There is much more behind the topic of food security than food and nutrition alone. Working with DC Central Kitchen and Bread for the City taught me to observe intersection. Race, gender, socioeconomic class, culture and generation are factors that contribute to whether or not several under-served communities, individuals and families are able to access quality foods. These overlaps span across political, economic and cultural lines. The overlapping nature of these factors is causative to why the issue of food insecurity remains harder and harder to tackle nationally and worldwide. Even more so, knowledge from within communities when putting our hands together to solve food insecurity can often go unrecognized. This semester I planned to challenge myself through service to seek knowledge and hear from the voices within. To see how communities are bridging the big gaps within food insecurity, to meet an even bigger community need.

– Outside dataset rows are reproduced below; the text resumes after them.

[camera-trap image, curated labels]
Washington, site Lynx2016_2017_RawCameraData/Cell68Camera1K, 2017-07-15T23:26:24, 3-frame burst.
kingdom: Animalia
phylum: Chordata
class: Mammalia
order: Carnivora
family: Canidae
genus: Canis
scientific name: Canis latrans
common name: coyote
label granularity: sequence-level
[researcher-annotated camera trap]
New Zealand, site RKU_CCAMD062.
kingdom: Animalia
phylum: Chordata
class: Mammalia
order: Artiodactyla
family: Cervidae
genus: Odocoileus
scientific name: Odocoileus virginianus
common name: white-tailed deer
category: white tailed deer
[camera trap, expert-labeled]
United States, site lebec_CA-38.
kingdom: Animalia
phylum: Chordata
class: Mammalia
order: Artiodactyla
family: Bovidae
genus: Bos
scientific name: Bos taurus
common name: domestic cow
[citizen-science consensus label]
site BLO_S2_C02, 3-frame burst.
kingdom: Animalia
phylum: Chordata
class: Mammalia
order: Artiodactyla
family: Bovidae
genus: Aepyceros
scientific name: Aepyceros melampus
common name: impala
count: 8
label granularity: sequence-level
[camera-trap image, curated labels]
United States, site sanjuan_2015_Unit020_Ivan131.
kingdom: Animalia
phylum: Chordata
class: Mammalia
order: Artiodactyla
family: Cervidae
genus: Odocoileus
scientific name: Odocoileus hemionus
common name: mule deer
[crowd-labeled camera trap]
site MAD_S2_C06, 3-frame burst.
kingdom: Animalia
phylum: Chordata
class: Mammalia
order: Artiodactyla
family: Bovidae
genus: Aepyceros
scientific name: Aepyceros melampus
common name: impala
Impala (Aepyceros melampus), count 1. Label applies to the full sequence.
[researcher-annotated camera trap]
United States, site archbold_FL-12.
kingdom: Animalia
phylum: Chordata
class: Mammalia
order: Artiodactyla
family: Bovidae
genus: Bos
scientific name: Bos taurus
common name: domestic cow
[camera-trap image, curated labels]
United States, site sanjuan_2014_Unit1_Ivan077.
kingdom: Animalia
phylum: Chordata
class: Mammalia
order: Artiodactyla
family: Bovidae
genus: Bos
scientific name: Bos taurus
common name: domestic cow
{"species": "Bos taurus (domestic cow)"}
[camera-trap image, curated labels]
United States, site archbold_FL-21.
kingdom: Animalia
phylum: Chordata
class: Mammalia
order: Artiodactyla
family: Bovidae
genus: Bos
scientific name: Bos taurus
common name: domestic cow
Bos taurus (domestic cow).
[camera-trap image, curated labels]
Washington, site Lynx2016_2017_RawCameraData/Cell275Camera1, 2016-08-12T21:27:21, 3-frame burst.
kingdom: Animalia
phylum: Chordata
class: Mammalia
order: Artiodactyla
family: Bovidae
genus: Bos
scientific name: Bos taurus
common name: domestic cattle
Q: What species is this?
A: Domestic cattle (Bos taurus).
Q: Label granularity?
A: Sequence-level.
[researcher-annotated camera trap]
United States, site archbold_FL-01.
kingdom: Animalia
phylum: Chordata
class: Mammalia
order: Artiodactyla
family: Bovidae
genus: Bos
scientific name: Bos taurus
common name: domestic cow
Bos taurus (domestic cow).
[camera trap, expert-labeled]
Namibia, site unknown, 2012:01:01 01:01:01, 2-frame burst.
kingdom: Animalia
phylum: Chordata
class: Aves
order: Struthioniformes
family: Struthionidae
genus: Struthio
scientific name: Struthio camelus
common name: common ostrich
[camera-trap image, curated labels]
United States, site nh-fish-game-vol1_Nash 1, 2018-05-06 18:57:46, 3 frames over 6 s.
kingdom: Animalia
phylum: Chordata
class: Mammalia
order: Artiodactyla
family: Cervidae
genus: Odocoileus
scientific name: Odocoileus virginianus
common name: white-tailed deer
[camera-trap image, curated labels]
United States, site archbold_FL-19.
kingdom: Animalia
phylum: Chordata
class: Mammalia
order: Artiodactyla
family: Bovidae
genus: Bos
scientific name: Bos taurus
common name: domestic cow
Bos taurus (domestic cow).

Bread for the City is a non-profit organization providing a range of services to vulnerable people through the pillars of: dignity, respect, service and justice. DC Central Kitchen is DC’s community kitchen that uses recycled food for meal distribution to shelters and other agencies citywide. Morning and afternoon food preps in the kitchen ranged from julienning sweet peppers to assembling tarter sauce packets in large bags for distribution to DCCK agencies. Though working in the kitchen did not provide an opportunity to communicate with community members, realizing the devotion to service among DCCK kitchen staff and chefs was inspiring. I received administrative perspective working with Bread for the City. Community justice and the need to empower voices from within encouraged me to propose to my BFC coordinator, a program to break barriers within food insecurity (race, gender, culture and class) through dialogue. This is to encourage people receiving service from BFC to share their ideas, knowledge and traditions with food as ways to bolster barriers often led as a result of being a program recipient. The program has reached fruition but will become official around May.
I truly believe it is out of my experience with CSLP, that the BFC initiative and my broader perspective on food security enhanced my study this semester. Both organizations are very dear to me. I will continue to provide my service by informing others about their critical role in our communities.